Exercise directions
Repeat word for word the stretch of the news article on Child Victims Act lawsuits from "The fund would" through "time in question.".

Source document
◆ ◆ ◆ ◆ ◆ ◆ ◆

In an email, Fleming denied the accusations, calling them a “pattern of lies.” He said the practice rooms and office were shared, making the rape allegation “impossible.”
The board has settled five of the Fleming cases, according to district records. One of the plaintiffs died before the agreement was reached. So far, the total settlement amount is $4.65 million; the district will pay about $2.4 million and the rest will be covered by general liability insurance, according to the records.
New York City, the largest district in the state, has seen the most claims filed: more than 300, stemming from abuse that occurred as early as the 1950s. In one Staten Island case, a plaintiff said that in 1995, when he was 11, he told the school’s dean that a school employee had abused him in the gymnasium. The dean threatened the student with expulsion if he reported the abuse to the police, according to the plaintiff.
One Queens case that went to trial, in which a woman alleged that her middle school social studies teacher abused her for years, resulted in a $160 million judgment for the plaintiff, possibly the largest judgment in a Child Victims Act Case, according to reporting by the New York Law Journal.
Assemblymember Jen Lunsford of East Rochester said the state is beginning to see the financial ramifications of the Child Victims Act. She pointed to school districts whose reserves have been depleted and foster care agencies that have gone bankrupt.
In the last two legislative sessions, Lunsford has sponsored a bill to create a $200 million state fund that would provide reimbursement grants to cover large settlements of cases filed under the law, but the bill has yet to pass.
The fund would be available to public schools and foster care agencies, because the state is legally mandated to provide both of those services, Lunsford said. And it would also only be available to districts or agencies who do not have liability insurance that would cover the period of time in question.
“As much as the Boys and Girls Club and the Boy Scouts provide valuable services to our community, if they don’t exist, no one is in violation of anything,” she said. “If school districts fail or foster care agencies fail, ultimately, the state is going to be left holding the bag and having to fill that gap, while the students that are hurt as the system is failing are sort of washed out.” Lunsford plans to push for the bill again during the next session’s budget negotiations.
Jay Worona, the deputy executive director of the New York State School Boards Association, said the organization supports Lunsford’s bill, because of the financial impact the Child Victims Act may have on school budgets.
“Victims should be made whole, but when the district finds itself in that position, that money has to come from somewhere,” he said. “We really believe there could be a happy medium where people get compensated appropriately, and current students don’t end up suffering the consequences.”

◆ ◆ ◆ ◆ ◆ ◆ ◆

Information shown

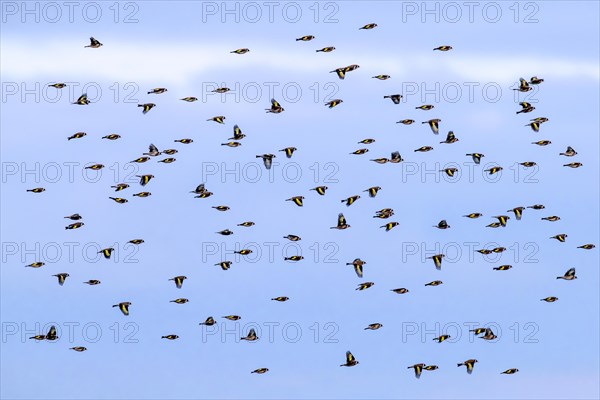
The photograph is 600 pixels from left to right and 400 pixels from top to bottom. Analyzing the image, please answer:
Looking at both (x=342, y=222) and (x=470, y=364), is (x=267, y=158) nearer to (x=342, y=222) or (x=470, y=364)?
(x=342, y=222)

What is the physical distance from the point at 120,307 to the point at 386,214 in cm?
2713

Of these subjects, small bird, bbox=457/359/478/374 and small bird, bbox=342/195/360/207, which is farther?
small bird, bbox=457/359/478/374

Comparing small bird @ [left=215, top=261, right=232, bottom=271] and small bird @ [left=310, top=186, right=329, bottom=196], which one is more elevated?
small bird @ [left=310, top=186, right=329, bottom=196]

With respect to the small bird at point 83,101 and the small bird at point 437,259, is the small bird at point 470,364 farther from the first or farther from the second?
the small bird at point 83,101

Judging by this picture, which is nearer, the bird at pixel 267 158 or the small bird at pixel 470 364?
the bird at pixel 267 158

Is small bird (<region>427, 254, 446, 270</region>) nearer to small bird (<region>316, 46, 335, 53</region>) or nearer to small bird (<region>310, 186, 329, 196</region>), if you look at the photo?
small bird (<region>310, 186, 329, 196</region>)

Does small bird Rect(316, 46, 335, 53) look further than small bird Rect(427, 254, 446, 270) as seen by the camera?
No

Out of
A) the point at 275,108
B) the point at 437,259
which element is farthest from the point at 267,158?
the point at 437,259

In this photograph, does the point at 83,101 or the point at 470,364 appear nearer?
the point at 83,101

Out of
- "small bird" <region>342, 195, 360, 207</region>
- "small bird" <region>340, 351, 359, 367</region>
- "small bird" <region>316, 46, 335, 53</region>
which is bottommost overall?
"small bird" <region>340, 351, 359, 367</region>

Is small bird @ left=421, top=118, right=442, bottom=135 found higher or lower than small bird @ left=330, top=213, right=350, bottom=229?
higher

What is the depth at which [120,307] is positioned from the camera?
180875 millimetres

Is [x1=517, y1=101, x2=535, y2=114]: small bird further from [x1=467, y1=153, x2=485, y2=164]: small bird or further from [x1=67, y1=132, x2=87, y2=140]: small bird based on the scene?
[x1=67, y1=132, x2=87, y2=140]: small bird

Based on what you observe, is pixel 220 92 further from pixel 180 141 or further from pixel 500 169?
pixel 500 169
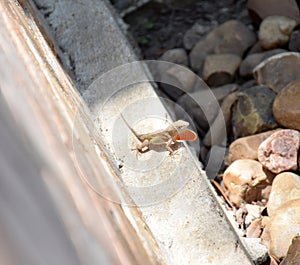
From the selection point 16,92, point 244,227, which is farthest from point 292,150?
point 16,92

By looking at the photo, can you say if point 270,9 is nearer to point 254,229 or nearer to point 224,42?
point 224,42

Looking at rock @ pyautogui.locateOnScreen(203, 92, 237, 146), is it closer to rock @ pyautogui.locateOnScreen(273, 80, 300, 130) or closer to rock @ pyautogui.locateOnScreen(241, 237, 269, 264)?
rock @ pyautogui.locateOnScreen(273, 80, 300, 130)

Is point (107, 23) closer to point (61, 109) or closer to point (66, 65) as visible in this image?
point (66, 65)

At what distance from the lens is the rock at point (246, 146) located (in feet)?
6.18

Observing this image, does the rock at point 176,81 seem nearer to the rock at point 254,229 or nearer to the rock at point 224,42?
the rock at point 224,42

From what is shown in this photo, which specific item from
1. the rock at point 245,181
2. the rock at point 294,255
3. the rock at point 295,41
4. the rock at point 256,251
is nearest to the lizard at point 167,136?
the rock at point 245,181

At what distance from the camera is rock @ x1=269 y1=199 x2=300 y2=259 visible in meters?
1.53

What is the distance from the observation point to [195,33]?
2502 millimetres

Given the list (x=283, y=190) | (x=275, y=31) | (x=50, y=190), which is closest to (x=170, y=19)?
(x=275, y=31)

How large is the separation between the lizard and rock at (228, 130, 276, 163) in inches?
12.0

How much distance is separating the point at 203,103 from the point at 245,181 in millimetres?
438

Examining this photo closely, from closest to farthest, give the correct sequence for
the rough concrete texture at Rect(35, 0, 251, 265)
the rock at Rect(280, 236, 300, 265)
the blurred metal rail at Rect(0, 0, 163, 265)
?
1. the blurred metal rail at Rect(0, 0, 163, 265)
2. the rock at Rect(280, 236, 300, 265)
3. the rough concrete texture at Rect(35, 0, 251, 265)

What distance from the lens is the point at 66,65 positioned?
1.93m

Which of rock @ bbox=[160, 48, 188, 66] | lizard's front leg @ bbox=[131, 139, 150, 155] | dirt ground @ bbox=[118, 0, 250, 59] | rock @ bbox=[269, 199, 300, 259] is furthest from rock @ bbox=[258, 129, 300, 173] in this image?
dirt ground @ bbox=[118, 0, 250, 59]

◆ ◆ ◆ ◆ ◆ ◆ ◆

Solution to this task
The fund would be available to public schools and foster care agencies, because the state is legally mandated to provide both of those services, Lunsford said. And it would also only be available to districts or agencies who do not have liability insurance that would cover the period of time in question.